Homem que tentou matar a ex-namorada é condenado e solto

O condenado não aceitava o fim da relação e agrediu a ex-companheira porque ela não foi para casa; caso aconteceu em Cuiabá

(Foto: Ednilson Aguiar/ O Livre)

O relacionamento entre Marcos de Arruda Petronilio, de 31 anos, e Eduarda já tinha acabado em outubro de 2017. Mas ele não aceitava o fim da relação, até que, um dia, ele a agrediu e tentou matá-la a facadas.

Pela tentativa de homicídio triplamente qualificado, Marcos foi condenado a seis anos e seis meses de prisão, pelo Tribunal do Júri de Cuiabá, no dia 18 de novembro.
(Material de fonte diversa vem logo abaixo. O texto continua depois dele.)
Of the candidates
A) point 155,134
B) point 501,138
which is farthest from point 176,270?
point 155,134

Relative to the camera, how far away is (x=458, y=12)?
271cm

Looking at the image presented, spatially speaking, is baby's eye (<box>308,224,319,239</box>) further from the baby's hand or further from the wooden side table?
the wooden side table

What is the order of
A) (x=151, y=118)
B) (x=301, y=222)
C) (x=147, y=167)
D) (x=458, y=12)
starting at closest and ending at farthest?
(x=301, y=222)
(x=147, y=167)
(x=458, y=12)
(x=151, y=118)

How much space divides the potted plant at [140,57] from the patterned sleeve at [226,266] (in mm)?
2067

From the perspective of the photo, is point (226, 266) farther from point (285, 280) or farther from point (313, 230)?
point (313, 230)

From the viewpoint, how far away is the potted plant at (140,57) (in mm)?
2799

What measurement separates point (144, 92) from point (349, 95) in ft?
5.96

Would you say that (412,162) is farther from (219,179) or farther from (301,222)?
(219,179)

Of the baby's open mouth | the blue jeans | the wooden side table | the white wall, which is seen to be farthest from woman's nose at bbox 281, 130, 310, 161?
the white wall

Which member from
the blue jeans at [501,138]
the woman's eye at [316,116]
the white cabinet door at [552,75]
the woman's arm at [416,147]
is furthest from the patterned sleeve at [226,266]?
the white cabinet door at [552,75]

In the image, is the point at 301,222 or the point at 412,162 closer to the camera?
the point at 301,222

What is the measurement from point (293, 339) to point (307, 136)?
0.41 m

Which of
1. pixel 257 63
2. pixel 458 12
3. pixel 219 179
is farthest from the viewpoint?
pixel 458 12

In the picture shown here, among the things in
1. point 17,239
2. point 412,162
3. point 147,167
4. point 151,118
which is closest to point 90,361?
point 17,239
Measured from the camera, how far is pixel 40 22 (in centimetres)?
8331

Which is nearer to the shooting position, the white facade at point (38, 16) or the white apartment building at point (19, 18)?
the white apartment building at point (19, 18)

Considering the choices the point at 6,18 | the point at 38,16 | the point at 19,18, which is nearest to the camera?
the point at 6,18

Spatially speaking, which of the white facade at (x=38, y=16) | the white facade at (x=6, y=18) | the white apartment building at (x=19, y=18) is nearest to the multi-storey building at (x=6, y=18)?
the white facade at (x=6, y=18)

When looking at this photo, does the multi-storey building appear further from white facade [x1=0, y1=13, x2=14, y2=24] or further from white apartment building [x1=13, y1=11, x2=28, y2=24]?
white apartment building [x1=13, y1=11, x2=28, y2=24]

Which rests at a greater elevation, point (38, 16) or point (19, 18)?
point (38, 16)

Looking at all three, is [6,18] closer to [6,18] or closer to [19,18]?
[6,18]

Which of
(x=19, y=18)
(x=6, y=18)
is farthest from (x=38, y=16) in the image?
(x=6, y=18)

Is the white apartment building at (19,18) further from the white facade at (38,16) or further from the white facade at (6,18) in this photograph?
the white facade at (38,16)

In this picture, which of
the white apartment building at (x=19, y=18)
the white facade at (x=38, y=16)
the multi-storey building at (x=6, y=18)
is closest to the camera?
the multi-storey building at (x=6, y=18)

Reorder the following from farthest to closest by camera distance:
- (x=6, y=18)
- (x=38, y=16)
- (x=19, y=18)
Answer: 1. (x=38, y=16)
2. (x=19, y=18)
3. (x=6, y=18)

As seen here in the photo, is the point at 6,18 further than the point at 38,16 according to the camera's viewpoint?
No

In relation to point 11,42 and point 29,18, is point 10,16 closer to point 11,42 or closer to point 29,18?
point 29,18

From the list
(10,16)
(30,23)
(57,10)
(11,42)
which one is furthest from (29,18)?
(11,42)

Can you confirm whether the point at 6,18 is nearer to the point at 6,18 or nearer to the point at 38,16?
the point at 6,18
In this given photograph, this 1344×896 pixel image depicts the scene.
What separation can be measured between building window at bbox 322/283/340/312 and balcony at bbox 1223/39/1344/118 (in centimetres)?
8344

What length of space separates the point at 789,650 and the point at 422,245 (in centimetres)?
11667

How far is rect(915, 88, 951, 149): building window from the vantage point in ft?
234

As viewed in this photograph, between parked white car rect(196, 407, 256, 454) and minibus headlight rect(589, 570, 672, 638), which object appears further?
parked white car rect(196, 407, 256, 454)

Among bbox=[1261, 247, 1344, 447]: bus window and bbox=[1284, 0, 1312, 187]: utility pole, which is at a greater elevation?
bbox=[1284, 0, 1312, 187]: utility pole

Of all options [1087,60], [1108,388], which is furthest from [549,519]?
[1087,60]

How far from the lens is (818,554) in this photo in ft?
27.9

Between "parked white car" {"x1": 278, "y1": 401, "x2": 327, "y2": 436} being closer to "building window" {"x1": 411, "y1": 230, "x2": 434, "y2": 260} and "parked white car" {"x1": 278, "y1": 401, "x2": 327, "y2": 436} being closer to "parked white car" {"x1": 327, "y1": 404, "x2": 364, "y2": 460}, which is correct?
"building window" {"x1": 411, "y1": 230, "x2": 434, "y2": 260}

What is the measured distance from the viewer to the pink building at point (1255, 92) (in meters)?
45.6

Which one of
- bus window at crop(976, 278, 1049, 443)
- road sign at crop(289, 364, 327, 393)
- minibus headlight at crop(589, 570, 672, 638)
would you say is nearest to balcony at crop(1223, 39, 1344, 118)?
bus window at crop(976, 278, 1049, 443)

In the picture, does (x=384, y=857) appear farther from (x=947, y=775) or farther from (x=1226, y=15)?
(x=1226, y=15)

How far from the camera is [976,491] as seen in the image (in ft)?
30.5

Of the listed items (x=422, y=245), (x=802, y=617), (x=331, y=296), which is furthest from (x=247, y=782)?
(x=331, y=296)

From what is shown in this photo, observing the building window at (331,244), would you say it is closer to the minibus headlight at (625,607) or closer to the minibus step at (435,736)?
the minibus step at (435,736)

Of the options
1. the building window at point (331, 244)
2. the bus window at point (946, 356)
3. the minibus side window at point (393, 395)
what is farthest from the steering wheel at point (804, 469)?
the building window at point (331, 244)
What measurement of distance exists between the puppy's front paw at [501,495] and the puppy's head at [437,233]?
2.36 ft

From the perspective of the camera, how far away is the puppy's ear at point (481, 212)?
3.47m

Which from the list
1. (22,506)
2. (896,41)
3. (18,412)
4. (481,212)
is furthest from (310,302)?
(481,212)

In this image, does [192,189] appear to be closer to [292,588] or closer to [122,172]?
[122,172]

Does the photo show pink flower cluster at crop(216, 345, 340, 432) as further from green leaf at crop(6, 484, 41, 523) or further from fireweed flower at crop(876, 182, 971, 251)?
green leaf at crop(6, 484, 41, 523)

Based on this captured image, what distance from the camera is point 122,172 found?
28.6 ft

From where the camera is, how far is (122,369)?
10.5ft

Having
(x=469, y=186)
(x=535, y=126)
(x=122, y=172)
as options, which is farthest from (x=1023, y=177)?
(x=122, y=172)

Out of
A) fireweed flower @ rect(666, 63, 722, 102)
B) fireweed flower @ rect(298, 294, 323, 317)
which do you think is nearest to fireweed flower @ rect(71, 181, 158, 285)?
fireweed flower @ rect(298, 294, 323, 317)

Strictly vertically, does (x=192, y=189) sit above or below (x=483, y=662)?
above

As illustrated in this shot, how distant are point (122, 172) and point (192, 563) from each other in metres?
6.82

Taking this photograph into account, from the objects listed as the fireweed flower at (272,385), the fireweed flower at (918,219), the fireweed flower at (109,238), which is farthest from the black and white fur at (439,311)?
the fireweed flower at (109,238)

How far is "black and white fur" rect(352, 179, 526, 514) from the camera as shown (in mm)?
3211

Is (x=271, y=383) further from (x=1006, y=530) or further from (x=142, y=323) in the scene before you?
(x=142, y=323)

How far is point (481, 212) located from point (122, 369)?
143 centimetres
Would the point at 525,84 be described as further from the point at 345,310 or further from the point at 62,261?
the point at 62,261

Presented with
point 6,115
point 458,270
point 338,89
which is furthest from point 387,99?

Apesar de ter sido condenado, Marcos deixou o presídio onde estava preso preventivamente desde a data do crime. Ele foi condenado ao regime semiaberto e, como não há esse sistema em Mato Grosso, será monitorado de forma eletrônica e deverá cumprir medidas cautelares.

Segundo o processo, era uma manhã de outubro quando Eduarda estava em uma lanchonete do Bairro Osmar Cabral com amigos. Ela percebeu que Marcos a aguardava no lado de fora e, temendo a reação do ex-companheiro, foi para outro local com os amigos.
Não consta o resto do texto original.